▶ Aim of the exercise
Nothing other than the lines from the one containing "Among all of" through the close of the entries below should be printed, each exactly.

▶ Entries taken from a collection
= = =

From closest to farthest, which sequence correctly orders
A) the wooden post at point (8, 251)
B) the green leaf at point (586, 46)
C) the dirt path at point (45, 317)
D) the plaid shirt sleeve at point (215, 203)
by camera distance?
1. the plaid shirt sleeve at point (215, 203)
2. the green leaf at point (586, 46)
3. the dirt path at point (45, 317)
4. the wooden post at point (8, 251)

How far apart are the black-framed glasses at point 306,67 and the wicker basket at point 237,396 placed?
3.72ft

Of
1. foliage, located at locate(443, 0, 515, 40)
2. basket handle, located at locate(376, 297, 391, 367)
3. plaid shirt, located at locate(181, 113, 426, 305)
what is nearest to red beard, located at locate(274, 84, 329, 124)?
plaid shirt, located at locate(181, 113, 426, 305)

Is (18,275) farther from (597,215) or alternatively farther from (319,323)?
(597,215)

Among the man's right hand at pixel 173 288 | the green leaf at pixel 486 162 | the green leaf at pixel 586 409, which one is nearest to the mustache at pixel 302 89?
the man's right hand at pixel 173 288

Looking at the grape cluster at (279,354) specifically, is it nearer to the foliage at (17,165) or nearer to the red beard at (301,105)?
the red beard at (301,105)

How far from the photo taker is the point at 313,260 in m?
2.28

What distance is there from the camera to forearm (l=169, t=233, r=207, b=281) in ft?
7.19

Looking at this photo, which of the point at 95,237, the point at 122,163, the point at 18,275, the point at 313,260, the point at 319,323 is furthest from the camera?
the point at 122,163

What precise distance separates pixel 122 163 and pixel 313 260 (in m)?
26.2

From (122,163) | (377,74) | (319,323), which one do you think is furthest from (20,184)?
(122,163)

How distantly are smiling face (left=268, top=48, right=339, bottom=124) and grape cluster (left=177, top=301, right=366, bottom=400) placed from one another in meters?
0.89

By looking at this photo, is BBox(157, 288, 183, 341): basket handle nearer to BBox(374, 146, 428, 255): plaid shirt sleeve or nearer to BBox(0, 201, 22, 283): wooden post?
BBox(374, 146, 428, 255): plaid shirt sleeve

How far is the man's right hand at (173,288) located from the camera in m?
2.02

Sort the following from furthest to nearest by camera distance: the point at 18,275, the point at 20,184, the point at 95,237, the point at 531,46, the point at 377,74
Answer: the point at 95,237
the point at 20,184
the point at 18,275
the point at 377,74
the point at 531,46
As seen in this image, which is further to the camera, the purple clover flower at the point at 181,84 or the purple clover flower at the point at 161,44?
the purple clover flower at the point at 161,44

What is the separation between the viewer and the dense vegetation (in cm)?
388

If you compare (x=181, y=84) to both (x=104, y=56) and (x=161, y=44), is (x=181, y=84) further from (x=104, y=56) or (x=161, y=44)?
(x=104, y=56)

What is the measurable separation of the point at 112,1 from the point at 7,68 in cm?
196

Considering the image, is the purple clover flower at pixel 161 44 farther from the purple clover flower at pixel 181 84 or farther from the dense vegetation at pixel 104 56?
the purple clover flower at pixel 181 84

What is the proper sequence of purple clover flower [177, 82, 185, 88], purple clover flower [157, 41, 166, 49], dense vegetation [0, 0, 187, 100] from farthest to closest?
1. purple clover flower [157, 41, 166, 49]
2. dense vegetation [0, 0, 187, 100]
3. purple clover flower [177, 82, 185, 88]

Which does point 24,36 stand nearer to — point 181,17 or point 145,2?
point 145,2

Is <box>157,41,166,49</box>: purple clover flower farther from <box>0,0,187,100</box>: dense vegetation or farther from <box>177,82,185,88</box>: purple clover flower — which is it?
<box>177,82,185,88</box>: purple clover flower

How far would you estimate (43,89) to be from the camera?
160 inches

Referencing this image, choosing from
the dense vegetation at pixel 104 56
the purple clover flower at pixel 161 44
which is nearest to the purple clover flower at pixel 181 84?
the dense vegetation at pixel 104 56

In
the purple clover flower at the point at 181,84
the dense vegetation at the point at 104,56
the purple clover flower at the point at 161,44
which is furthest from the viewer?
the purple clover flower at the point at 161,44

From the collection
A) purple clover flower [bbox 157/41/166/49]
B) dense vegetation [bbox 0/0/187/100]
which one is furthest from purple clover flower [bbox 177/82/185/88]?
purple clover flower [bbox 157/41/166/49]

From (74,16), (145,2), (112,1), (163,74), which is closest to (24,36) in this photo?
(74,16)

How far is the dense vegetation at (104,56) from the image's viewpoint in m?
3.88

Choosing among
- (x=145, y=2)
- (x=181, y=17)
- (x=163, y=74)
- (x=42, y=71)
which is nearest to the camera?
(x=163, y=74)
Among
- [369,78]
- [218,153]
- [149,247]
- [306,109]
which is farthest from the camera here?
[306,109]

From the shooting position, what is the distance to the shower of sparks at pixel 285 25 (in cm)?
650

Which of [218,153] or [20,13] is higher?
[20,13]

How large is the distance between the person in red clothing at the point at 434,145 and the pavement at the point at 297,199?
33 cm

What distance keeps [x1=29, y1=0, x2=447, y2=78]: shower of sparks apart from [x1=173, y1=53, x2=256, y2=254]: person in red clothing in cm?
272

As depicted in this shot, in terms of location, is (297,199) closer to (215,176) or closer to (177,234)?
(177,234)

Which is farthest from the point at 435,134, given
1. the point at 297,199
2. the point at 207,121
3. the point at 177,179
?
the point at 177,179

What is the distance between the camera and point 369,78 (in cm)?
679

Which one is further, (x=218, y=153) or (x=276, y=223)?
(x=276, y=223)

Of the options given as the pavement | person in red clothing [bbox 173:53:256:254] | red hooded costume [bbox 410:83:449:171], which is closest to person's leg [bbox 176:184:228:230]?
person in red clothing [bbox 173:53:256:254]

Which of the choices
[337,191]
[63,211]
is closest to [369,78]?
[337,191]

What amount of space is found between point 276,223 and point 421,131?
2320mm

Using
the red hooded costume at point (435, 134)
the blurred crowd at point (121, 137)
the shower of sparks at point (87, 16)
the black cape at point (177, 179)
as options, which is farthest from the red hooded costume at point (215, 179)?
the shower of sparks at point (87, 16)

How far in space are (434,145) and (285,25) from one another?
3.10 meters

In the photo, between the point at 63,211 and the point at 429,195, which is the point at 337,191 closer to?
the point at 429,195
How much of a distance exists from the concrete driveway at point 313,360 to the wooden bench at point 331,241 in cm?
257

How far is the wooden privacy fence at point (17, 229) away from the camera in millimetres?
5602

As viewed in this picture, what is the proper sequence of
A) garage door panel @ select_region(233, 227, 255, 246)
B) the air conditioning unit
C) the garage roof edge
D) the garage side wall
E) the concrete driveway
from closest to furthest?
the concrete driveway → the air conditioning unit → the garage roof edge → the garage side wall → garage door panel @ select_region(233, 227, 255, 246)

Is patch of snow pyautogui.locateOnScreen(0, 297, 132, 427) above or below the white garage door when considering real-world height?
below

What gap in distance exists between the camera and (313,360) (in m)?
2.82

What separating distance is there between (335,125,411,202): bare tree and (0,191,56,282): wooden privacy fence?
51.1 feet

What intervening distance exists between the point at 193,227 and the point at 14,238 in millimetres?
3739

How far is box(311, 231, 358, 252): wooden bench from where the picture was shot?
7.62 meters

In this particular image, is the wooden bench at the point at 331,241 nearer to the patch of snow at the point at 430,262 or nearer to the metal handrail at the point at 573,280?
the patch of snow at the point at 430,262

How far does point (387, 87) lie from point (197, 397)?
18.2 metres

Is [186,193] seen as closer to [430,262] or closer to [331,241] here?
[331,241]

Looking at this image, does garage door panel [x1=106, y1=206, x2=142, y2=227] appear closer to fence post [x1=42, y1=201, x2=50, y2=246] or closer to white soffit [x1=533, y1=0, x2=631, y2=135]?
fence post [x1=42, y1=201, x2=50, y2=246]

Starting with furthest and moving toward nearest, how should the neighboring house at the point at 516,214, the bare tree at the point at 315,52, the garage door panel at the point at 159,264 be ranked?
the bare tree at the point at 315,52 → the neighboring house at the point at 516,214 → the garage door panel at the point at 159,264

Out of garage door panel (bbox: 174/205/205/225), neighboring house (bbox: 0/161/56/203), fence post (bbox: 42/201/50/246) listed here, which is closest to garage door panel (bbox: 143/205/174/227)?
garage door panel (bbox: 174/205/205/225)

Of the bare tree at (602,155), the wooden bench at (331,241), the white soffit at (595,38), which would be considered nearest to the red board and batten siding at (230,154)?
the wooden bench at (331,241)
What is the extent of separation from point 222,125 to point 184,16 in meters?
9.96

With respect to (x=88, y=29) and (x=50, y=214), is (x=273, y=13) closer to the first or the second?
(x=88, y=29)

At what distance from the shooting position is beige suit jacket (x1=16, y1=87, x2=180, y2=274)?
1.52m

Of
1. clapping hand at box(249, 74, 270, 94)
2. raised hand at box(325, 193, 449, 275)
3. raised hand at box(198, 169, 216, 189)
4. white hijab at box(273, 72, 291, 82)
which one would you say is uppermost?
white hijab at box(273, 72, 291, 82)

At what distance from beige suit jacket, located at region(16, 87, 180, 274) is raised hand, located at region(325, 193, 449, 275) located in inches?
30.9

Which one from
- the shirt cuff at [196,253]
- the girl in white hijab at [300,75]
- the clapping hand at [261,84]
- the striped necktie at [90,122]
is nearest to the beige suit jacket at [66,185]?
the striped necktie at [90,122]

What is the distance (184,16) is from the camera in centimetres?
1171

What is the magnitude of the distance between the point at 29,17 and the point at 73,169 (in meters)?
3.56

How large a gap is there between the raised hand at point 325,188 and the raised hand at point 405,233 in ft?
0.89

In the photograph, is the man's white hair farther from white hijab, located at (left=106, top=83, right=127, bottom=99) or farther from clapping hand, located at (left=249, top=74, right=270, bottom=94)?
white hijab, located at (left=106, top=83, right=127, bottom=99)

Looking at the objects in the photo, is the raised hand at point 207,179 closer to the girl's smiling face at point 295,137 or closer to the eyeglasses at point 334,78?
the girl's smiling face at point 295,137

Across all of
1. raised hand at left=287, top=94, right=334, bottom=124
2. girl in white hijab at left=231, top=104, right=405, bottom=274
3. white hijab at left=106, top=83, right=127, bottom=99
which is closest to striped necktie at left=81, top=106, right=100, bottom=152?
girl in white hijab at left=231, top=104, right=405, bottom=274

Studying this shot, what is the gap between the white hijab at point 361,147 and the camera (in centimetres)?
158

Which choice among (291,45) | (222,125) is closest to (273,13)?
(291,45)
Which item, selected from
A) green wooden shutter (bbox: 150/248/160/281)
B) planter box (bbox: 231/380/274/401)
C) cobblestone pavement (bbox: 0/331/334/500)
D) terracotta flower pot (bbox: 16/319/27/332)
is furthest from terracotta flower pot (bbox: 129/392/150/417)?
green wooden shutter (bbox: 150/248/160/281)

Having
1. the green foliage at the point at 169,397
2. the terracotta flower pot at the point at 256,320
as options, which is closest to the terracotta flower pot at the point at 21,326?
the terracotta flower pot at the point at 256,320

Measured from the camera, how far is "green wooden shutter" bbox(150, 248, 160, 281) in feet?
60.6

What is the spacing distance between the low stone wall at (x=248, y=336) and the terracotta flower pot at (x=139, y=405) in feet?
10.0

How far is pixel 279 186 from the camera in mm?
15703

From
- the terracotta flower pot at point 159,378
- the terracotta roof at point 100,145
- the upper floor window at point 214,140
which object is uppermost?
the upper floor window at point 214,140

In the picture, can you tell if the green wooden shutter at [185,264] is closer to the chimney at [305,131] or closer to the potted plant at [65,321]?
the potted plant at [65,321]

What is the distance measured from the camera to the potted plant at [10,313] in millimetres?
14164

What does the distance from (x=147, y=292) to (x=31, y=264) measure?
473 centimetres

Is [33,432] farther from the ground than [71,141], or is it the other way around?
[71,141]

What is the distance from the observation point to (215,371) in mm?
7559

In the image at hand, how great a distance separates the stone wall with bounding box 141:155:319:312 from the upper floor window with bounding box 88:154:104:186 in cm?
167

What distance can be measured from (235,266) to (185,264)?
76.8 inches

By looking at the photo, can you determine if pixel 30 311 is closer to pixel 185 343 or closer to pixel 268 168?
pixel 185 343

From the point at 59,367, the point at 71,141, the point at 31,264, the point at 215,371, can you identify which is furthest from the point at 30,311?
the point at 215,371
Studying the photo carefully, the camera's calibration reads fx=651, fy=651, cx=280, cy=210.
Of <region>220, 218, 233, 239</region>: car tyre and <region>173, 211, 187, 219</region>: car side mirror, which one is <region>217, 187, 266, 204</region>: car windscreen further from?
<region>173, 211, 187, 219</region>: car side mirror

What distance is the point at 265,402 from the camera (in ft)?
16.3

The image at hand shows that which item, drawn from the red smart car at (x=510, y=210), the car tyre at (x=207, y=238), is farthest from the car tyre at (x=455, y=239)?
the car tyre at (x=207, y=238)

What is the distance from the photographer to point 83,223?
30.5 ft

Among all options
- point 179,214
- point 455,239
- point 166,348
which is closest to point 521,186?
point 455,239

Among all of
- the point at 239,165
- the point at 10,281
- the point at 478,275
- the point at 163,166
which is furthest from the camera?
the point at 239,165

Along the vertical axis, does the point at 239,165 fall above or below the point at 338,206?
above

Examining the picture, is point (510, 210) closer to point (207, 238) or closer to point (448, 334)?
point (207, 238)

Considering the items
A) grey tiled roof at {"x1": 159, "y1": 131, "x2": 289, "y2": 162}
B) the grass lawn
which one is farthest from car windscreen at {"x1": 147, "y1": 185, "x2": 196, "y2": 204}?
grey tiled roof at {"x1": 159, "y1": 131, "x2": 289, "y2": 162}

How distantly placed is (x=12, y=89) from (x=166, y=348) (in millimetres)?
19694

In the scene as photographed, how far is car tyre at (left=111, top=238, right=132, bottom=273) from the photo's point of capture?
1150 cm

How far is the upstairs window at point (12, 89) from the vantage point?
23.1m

= = =

▶ Solution to this exercise
Among all of
- the point at 239,165
- the point at 10,281
- the point at 478,275
- the point at 163,166
which is furthest from the camera?
the point at 239,165

Along the vertical axis, does the point at 239,165 fall above or below the point at 338,206?
above

Examining the picture, is point (510, 210) closer to point (207, 238) or closer to point (448, 334)?
point (207, 238)

Considering the items
A) grey tiled roof at {"x1": 159, "y1": 131, "x2": 289, "y2": 162}
B) the grass lawn
which one is farthest from car windscreen at {"x1": 147, "y1": 185, "x2": 196, "y2": 204}?
grey tiled roof at {"x1": 159, "y1": 131, "x2": 289, "y2": 162}

How distantly placed is (x=12, y=89) from (x=166, y=348) (in millimetres)?
19694

In the scene as photographed, how far is car tyre at (left=111, top=238, right=132, bottom=273) from the photo's point of capture?
1150 cm

How far is the upstairs window at point (12, 89) from the vantage point?
23.1m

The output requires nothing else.